This has happened as a result of a number of erosional processes. Is there any historical evidence for changing land use along the coast at x? If this happens a blowhole is created. Rocks, sand and stones being thrown into each other by the sea current and waves. What historical evidence is there for the impact of these hard defences? Explore real-time data including wave direction and height and a gallery of photographs from across the coast of England and Wales at the Channel Coast Observatory http: Specialised concept Research question or sub question Causality How has the sea wall at x altered the rates of erosion and deposition?
Here are a few suggestions:. Bi-polar analysis Questionnaires Cost-benefit analysis. The slight acidity of sea water causing bits of the cliff to dissolve. How it works 2. The movement of water and load up the beach.
The main ways that the sea erodes the coast are: Flood risk at a courseqork location can be quantified by taking into account the likelihood of flooding occuring and the severity of a breach or overtopping of sea defences. This is judged by eye.
Annotate it with as much detail as possible. The table below shows how the height of the defence can be categorised. Risk and coaxts 9.
Bays are usually more sheltered so there is less erosive power, meaning you often find beaches in bays. Watch the cliff collapse video in Cornwall, UK, to corusework right. Explore real-time data including wave direction and height and a gallery of photographs from across the coast courdework England and Wales at the Channel Coast Observatory http: Choose a small number of categories for the types of land use.
Split the line into segments where the slope angle changes.
Erosion of headlands joint, crack, cave, arch, stack, stump 2. Transportation foursework LSD 3. If you star in the photo, you will gain extra credit. Sample a representative number of locations behind the coastal defences. Fine sediment analysis Samples of fine sediments clay,silt and sand will need to be taken from the beach to the lab. Use waterproof paint to mark each pebble.
Weathering in coastal areas a. We are going to learn about these next. Using a protractor or concentric circle card, measure the minimum radius of curvature.
If this happens a blowhole is created. Bi-polar analysis Questionnaires Cost-benefit analysis.
The berm is a ridge long thin hill that forms at the top of the beach. You can ask geographical questions about anywhere on the coast. The sieves are arranged in decreasing mesh diameter with the largest at the top. High resolution maps are available that show individual buildings and height above sea level.
Should anything be done about erosion of the sand dunes? Task 5 – Either using the photo of the beach in Conwy, North Wales or your own beach photo, annotate the key features of the beach and how it formed.

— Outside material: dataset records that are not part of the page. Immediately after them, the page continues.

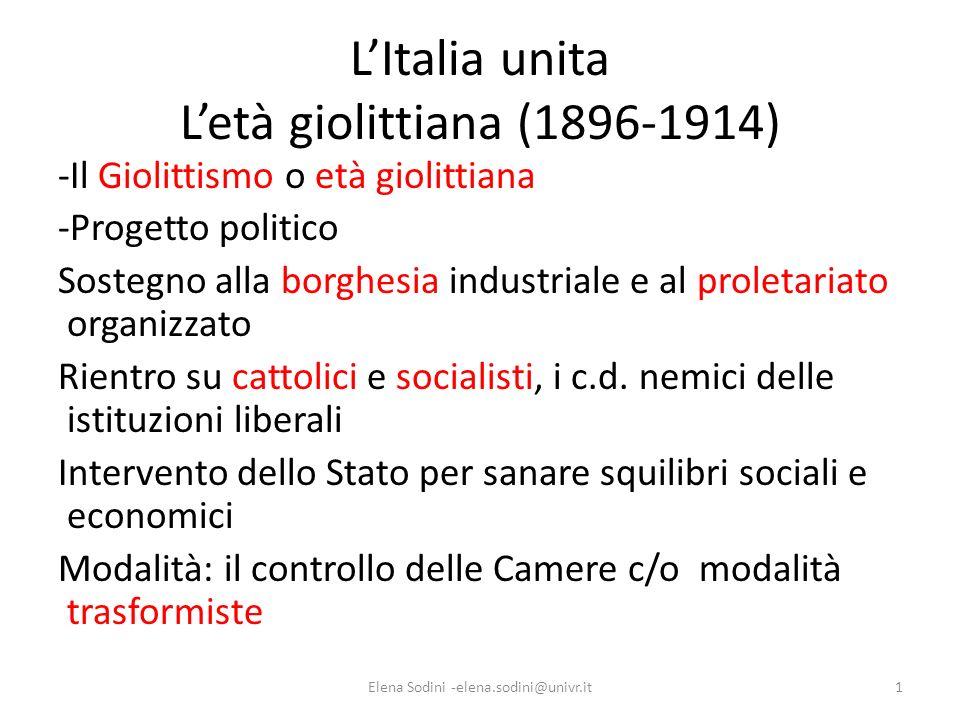LItalia unita Letà giolittiana (1896-1914) -Il Giolittismo o età giolittiana -Progetto politico Sostegno alla borghesia industriale e al proletariato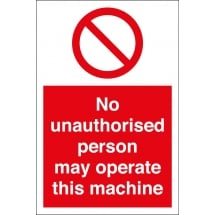 No Unauthorised Person May Operate This Machine Signs
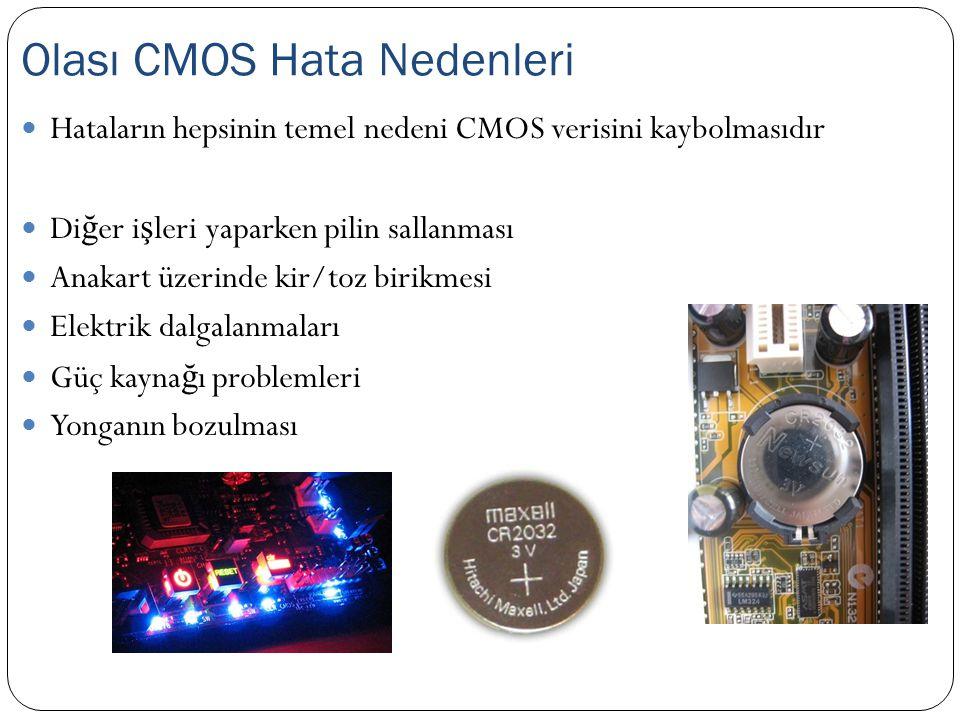 Hataların hepsinin temel nedeni CMOS verisini kaybolmasıdır Di ğ er i ş leri yaparken pilin sallanması Anakart üzerinde kir/toz birikmesi Elektrik dal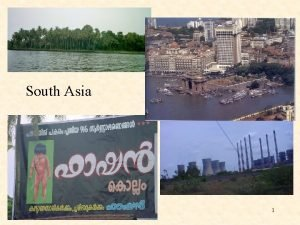 South Asia 1 MAJOR GEOGRAPHIC QUALITIES OF SOUTH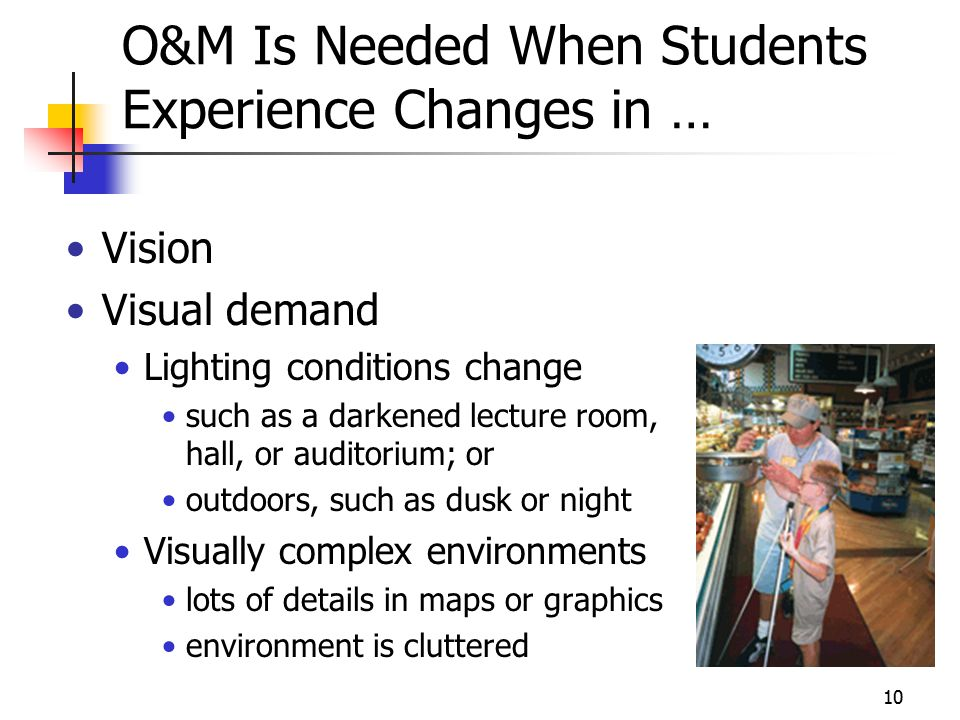 10 O&M Is Needed When Students Experience Changes in … Vision Visual demand Lighting conditions change such as a darkened lecture room, hall, or auditorium; or outdoors, such as dusk or night Visually complex environments lots of details in maps or graphics environment is cluttered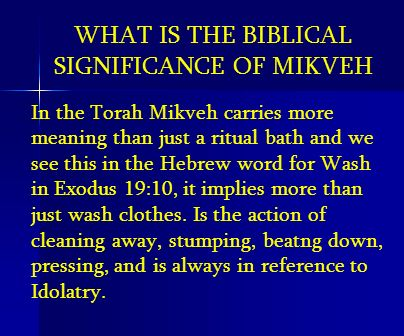 WHAT IS THE BIBLICAL SIGNIFICANCE OF MIKVEH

Each research question has been split into 2 or 3 sub-questions. Secondary data sources 1. Type of data Primary data collection technique Secondary data collection source Beach morphology Beach profiles Coarse sediment analysis: To show the spatial change of land use along your stretch of coastline, the buildings can be marked on a map using colours or symbols for different types of land use. Rocks been thrown into the cliffs by waves and breaking off bits of the cliff.
Read more at the Institution of Civil Engineers website. Distance away from the sea defence and height above it should also be taken in to account when surveying land use. News reports and recent research articles provide interesting themes around which you can ask geographical questions.